Add some sample content to analyze:
# Add a document
document = client.dataelements.create(
    datasource_id=datasource.id,
    name="Company Policy",
    content="""
    Our company values innovation and customer satisfaction. 
    We offer flexible work arrangements including remote work 
    up to 3 days per week. All employees receive comprehensive 
    health benefits and professional development support.
    """,
    metadata={
        "type": "policy",
        "category": "hr"
    }
)

print(f"Added document: {document.id}")

4. Analyze with Confidence Scoring

Use RAG to analyze the content with confidence scoring:
# Ask a question about the content
response = client.rag.chat(
    messages=[
        {
            "role": "user", 
            "content": "What is the remote work policy?"
        }
    ],
    datasource_ids=[datasource.id],
    confidence_threshold=0.7,
    execution_control={
        "enable_tracing": True,
        "temperature": 0.3
    }
)

# Display results
print(f"\nAnswer: {response.choices[0].message.content}")
print(f"Confidence Score: {response.confidence_score}")

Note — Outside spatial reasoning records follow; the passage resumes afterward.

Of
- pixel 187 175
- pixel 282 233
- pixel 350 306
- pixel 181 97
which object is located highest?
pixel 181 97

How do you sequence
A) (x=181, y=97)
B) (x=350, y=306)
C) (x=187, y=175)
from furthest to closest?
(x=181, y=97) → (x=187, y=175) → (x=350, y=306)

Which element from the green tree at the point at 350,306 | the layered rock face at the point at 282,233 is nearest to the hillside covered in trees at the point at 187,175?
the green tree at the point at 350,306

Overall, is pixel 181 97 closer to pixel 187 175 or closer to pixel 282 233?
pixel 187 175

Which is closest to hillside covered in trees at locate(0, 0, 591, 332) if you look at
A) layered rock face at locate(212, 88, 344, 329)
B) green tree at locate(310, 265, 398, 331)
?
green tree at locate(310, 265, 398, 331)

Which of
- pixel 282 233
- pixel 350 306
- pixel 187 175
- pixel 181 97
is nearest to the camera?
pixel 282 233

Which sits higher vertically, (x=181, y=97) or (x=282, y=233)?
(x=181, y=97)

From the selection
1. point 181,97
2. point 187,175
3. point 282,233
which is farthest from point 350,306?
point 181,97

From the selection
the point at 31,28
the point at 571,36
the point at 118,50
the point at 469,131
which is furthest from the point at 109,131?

# Check if confidence meets threshold
if response.confidence_score >= 0.7:
    print("✓ High confidence response")
else:
    print("⚠ Low confidence - may need review")

5. View Decision Trace

Understand how the AI arrived at its answer:
# Access trace information if available
if hasattr(response, 'trace'):
    print("\nDecision Trace:")
    for step in response.trace.steps:
        print(f"- {step.action}: {step.details}")

Complete Example

Here’s the full code in one script:
from meibelai import Meibelai
import os

def main():
    # Initialize client
    client = Meibelai(
        api_key_header=os.getenv("MEIBELAI_API_KEY_HEADER")
    )
    
    # Create datasource
    datasource = client.datasources.create(
        name="Quick Start Demo",
        description="Demo for quick start guide"
    )
    
    # Add content
    client.dataelements.create(
        datasource_id=datasource.id,
        name="Sample Policy",
        content="Employees can work remotely up to 3 days per week.",
        metadata={"type": "policy"}
    )
    
    # Analyze with confidence scoring
    response = client.rag.chat(
        messages=[{"role": "user", "content": "What is the remote work policy?"}],
        datasource_ids=[datasource.id],
        confidence_threshold=0.7
    )
    
    # Display results
    print(f"Answer: {response.choices[0].message.content}")
    print(f"Confidence: {response.confidence_score}")
    
    # Cleanup (optional)
    client.datasources.delete(datasource.id)
    print("\nDemo complete!")

if __name__ == "__main__":
    main()

Run Your Application

python quickstart.py
Expected output:
Answer: Employees can work remotely up to 3 days per week.
Confidence: 0.92
Demo complete!

What’s Next?

Now that you’ve built your first Meibel application, explore more advanced features:

Confidence Scoring

Learn how confidence scoring works and how to tune thresholds

Decision Tracing

Understand the complete decision-making process

Examples

See real-world implementation patterns

API Reference

Explore all available endpoints and options

Troubleshooting

Make sure you’ve installed the SDK:
pip install git+https://github.com/meibel-ai/meibelai-python.git
Verify your API key is set:
echo $MEIBELAI_API_KEY_HEADER
Try adding more context to your datasource or adjusting the temperature parameter.